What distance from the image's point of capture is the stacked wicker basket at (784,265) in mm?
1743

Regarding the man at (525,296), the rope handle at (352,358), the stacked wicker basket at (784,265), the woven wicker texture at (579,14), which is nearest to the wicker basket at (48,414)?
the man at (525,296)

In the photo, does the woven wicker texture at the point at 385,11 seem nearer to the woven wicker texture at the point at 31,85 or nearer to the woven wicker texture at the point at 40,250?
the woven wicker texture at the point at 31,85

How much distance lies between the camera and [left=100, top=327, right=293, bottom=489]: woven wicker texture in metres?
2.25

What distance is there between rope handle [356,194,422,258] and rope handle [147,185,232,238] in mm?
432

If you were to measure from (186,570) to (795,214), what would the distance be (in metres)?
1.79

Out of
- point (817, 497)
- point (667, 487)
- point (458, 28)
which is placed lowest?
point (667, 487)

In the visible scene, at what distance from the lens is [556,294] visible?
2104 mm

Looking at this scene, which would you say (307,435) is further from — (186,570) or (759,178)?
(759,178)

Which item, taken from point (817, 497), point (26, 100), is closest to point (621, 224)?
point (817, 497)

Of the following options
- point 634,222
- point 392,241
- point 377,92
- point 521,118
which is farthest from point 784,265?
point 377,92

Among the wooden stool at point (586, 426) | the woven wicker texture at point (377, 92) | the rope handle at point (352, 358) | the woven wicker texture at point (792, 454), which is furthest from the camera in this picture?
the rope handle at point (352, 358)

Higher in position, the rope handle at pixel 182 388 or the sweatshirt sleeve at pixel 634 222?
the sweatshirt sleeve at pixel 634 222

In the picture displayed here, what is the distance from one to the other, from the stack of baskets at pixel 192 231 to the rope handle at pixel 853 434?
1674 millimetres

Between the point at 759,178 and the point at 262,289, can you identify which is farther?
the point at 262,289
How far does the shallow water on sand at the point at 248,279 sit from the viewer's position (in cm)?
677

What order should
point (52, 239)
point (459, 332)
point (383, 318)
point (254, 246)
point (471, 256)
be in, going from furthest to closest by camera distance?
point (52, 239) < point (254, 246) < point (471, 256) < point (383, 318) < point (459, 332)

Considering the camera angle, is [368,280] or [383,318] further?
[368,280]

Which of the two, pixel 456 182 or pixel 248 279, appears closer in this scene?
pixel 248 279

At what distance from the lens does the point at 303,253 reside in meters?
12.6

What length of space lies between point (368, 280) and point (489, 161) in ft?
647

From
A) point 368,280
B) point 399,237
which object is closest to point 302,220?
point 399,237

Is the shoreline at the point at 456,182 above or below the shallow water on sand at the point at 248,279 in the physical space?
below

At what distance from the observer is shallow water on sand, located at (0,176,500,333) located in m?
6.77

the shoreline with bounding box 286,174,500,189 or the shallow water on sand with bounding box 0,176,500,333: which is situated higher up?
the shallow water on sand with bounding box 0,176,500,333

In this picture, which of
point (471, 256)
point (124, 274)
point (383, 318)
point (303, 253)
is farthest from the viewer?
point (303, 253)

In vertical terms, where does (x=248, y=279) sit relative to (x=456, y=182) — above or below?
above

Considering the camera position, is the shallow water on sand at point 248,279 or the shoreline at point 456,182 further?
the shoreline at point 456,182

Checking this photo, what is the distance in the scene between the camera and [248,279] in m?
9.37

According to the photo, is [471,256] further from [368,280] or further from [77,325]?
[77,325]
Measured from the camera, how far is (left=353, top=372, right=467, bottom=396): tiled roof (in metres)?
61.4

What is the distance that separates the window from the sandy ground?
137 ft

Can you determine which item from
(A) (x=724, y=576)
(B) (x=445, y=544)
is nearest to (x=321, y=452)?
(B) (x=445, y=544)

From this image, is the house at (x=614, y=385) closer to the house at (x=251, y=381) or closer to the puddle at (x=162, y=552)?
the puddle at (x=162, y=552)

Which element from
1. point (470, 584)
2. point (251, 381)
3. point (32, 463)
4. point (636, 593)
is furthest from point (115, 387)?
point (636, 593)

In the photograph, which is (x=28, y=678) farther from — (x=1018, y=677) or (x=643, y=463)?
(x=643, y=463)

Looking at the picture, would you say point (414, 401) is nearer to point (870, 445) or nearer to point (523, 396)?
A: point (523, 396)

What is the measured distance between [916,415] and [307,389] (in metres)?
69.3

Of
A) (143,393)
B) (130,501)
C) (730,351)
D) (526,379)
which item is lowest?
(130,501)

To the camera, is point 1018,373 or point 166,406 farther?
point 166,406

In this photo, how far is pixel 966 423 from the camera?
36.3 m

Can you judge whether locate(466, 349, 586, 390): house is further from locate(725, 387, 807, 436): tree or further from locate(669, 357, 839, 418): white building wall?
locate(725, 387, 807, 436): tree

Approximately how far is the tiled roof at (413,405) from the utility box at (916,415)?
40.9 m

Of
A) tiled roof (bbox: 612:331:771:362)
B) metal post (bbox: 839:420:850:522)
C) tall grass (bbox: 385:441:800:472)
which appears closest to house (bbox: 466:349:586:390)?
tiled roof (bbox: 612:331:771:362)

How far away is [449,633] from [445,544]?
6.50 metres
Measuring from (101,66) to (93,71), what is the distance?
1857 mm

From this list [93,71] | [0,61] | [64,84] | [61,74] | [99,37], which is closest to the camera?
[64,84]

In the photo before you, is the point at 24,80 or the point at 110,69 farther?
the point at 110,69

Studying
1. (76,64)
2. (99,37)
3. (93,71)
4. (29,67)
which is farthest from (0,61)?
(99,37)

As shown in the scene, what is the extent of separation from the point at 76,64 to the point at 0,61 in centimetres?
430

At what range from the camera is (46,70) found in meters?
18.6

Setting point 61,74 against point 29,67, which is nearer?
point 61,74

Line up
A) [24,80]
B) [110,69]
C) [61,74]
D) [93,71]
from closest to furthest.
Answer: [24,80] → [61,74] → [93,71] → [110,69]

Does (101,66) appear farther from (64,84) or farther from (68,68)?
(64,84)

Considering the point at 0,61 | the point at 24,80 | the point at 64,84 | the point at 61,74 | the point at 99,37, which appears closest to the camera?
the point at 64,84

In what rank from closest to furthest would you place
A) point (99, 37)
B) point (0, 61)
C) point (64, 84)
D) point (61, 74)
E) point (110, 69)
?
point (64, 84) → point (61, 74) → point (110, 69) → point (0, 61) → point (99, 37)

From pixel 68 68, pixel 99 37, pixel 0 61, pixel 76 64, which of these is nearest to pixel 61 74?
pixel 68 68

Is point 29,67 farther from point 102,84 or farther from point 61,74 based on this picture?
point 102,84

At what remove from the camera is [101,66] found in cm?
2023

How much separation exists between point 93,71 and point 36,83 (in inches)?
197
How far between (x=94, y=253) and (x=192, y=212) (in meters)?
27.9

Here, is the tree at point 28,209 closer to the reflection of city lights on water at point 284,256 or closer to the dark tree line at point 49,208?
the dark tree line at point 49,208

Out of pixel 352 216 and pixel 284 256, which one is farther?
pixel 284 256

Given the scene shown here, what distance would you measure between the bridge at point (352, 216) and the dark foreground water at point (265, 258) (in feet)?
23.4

_____

### [The task]
Put the items into a Markdown table with the columns "No." and "Text", starting at the line containing "Is point 29,67" and ending at the last line of the items. Give each line its own row with a running number, and leave out blank lines.

### [Result below]
| No. | Text |
|---|---|
| 1 | Is point 29,67 farther from point 102,84 or farther from point 61,74 based on this picture? |
| 2 | point 102,84 |
| 3 | At what remove from the camera is [101,66] found in cm? |
| 4 | 2023 |
| 5 | How much separation exists between point 93,71 and point 36,83 (in inches)? |
| 6 | 197 |
| 7 | How far between (x=94, y=253) and (x=192, y=212) (in meters)? |
| 8 | 27.9 |
| 9 | Here, is the tree at point 28,209 closer to the reflection of city lights on water at point 284,256 or closer to the dark tree line at point 49,208? |
| 10 | the dark tree line at point 49,208 |
| 11 | Out of pixel 352 216 and pixel 284 256, which one is farther? |
| 12 | pixel 284 256 |
| 13 | Given the scene shown here, what distance would you measure between the bridge at point (352, 216) and the dark foreground water at point (265, 258) (in feet)? |
| 14 | 23.4 |